La particularité de cette chaine est que chaque boulette de hamburger est cuite sur demande sur un gril. Les clients choisissent eux-mêmes les garnitures offertes au comptoir : moutarde, relish, mayonnaise, ketchup, sauce BBQ, sauce buffalo épicé, oignons, laitue, tomates, cornichons et piments forts. Harvey's est aussi reconnu pour ses pickles.

En 1959, Richard « Rick » Mauran fait le premier hamburger cuit sur le gril à Richmond Hill en Ontario.

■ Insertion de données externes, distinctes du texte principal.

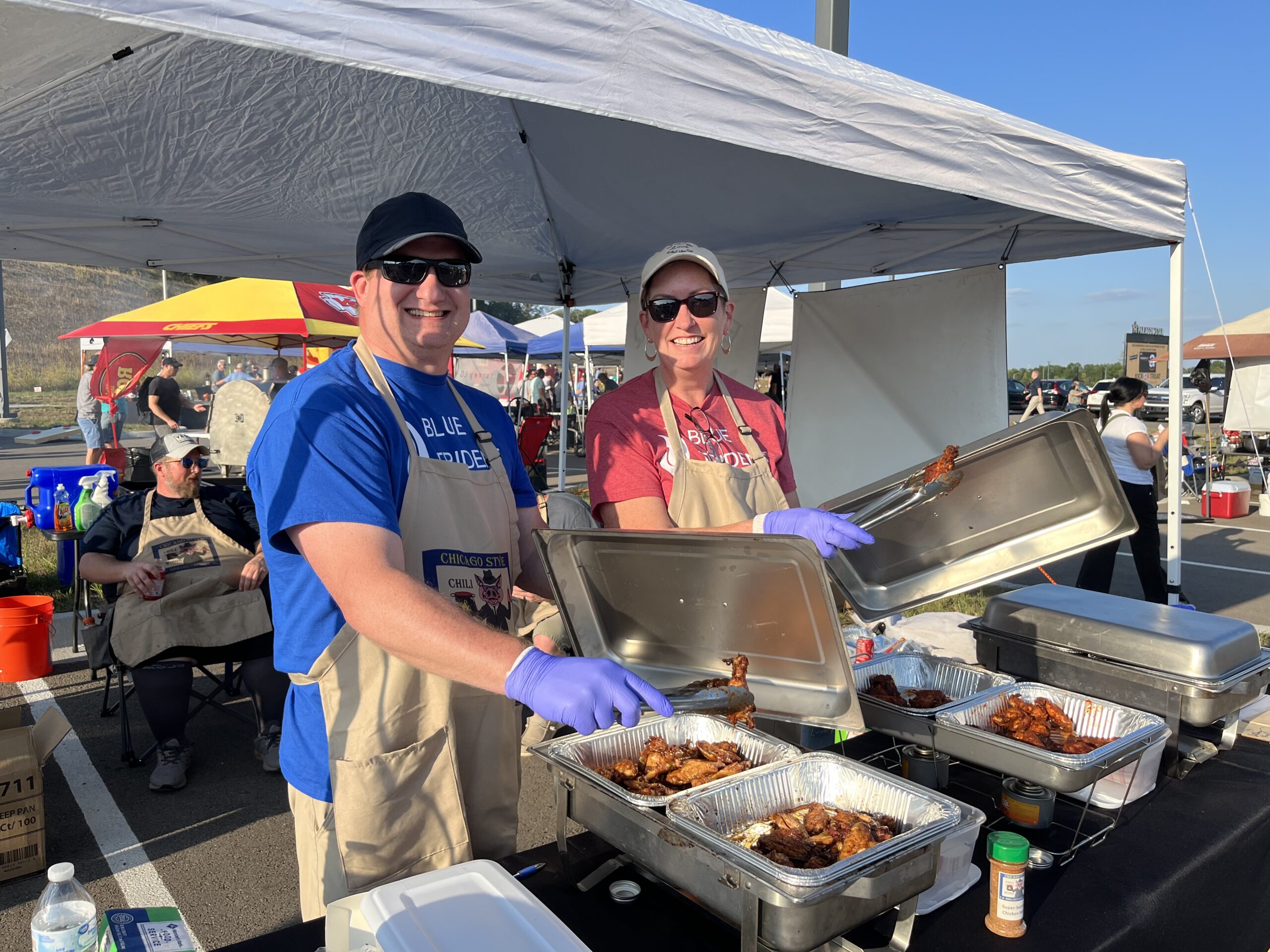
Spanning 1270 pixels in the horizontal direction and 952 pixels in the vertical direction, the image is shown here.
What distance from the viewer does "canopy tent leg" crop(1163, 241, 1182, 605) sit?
3.98 meters

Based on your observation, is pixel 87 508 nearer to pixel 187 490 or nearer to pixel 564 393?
pixel 187 490

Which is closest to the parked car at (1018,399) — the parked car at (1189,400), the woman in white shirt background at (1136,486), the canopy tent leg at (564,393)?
the parked car at (1189,400)

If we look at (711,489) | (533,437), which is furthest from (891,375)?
(533,437)

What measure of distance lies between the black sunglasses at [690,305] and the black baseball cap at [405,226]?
65 centimetres

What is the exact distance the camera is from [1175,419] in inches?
164

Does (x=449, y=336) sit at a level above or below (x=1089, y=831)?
above

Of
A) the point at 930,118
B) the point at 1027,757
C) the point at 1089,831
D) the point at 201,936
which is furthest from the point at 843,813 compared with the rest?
the point at 201,936

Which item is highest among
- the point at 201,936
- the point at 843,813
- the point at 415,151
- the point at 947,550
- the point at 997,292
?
the point at 415,151

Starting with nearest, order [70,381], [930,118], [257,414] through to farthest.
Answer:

Ce restaurant est toujours ouvert aujourd'hui.

En 1962, Harvey's devient un franchiseur (Harvey's Food Limited). La première franchise ouvre ses portes sur la rue Bloor West à Toronto.

En 1964, Harvey's devient une entreprise publique. Durant la première année, le nombre de restaurants passe de 7 à 17. À la fin de 1965, on compte 27 restaurants à Toronto, Niagara Falls, Hamilton, Ottawa, Montréal et Buffalo.

Au début des années 1970, Harvey's Food Limited fusionne avec Industrial Growth Management Limited pour former FoodCorp. Cela mènera la chaîne à grossir de façon considérable.

En 1979, Cara Limitée achète FoodCorp qui possède alors 80 restaurants Harvey's.

En 1980, le premier service au volant ouvre à Pembrooke en Ontario.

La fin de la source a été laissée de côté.